Good Samaritan Society CMO weighs in on vaccine hesitancy
The COVID-19 vaccine is on its way to hundreds of Good Samaritan Society locations across the country. When staff and residents have the chance to get vaccinated, Gregory Johnson, M.D., Society Chief Medical Officer, hopes they don’t take a wait and see approach.
“I think we feel an urgency right now for this pandemic to be over. Wait and see is the opposite of what we’re looking for,” Dr. Johnson says.
Dr. Johnson says the vaccines are safe and effective. They have gone through an extensive approval process. For those holding off thinking we will reach herd immunity, he has a message.
“We’re not anywhere close to that right now and if people are holding off on the vaccine, they’re holding off on a definitive end to this,” Dr. Johnson says.
COVID-19 vaccine survey
After surveying Good Samaritan Society employees regarding the coronavirus vaccine, many staff members volunteering for the vaccine say they are rolling up their sleeves to protect their residents and fellow health care workers.
“I love that. That idea comes out again and again, ‘They are my family. I do this for my family,'” Dr. Johnson says. “‘I would do this for my family who I live with in my house. I am doing this for the ones that I work with.’”
Hundreds of comments gathered in a recent employee survey feature this theme. Others focus on bringing hugs and smiles back to Society locations. An end to the pandemic would loosen visitor restrictions at centers.
“I think we have all lived a pretty long nine months. If we were looking forward to an end, unfortunately it wouldn’t be just by getting the infection and saying I won’t get it again. I think we’re starting to talk more and more about re-infection. This will be over because of a really successful vaccination campaign,” Dr. Johnson says.

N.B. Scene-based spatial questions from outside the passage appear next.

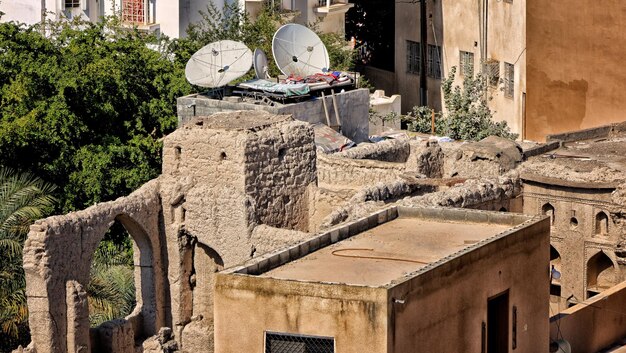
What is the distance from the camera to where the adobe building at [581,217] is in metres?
32.8

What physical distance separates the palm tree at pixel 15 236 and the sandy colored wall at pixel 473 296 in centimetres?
1177

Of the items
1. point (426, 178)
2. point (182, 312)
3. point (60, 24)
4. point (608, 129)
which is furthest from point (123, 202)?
point (60, 24)

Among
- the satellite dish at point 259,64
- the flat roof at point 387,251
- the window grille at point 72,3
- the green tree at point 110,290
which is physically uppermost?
the window grille at point 72,3

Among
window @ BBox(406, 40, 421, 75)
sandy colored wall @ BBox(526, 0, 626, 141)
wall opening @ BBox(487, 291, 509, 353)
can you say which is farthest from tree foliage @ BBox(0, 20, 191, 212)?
wall opening @ BBox(487, 291, 509, 353)

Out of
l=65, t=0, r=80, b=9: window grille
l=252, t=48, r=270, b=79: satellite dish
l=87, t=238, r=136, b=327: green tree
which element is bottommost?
l=87, t=238, r=136, b=327: green tree

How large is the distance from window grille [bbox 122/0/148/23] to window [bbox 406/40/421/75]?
6.76 m

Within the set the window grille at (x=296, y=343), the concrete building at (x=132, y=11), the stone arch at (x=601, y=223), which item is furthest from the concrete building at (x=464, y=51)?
the window grille at (x=296, y=343)

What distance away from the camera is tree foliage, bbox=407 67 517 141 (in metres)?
46.8

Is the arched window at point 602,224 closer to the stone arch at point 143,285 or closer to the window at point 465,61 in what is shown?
the stone arch at point 143,285

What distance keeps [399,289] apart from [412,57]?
35239mm

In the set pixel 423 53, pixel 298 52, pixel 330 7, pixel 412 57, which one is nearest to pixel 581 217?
pixel 298 52

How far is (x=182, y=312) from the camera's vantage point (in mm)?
34094

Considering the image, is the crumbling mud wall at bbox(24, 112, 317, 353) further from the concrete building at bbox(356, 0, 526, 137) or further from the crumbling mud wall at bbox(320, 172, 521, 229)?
Result: the concrete building at bbox(356, 0, 526, 137)

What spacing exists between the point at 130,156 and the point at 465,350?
2111 centimetres
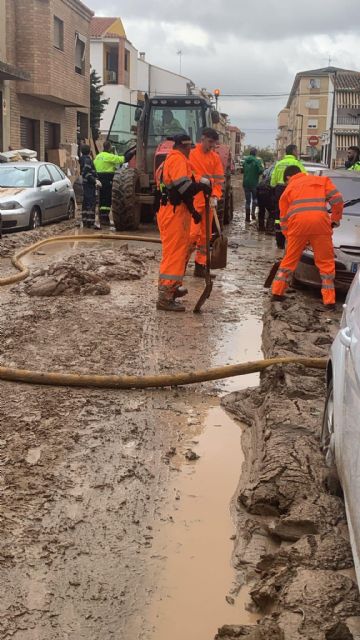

Answering vaccine questions
Dr. Johnson says if you are hesitating to get the vaccine, Good Samaritan Society has resources available to answer any questions you might have.
“Doing nothing is going to get us what we’ve gotten until now,” Dr. Johnson says. “We’re looking for a way forward and we know other people are too. I think we need to do this for our friends and our family, ourselves and our loved ones.”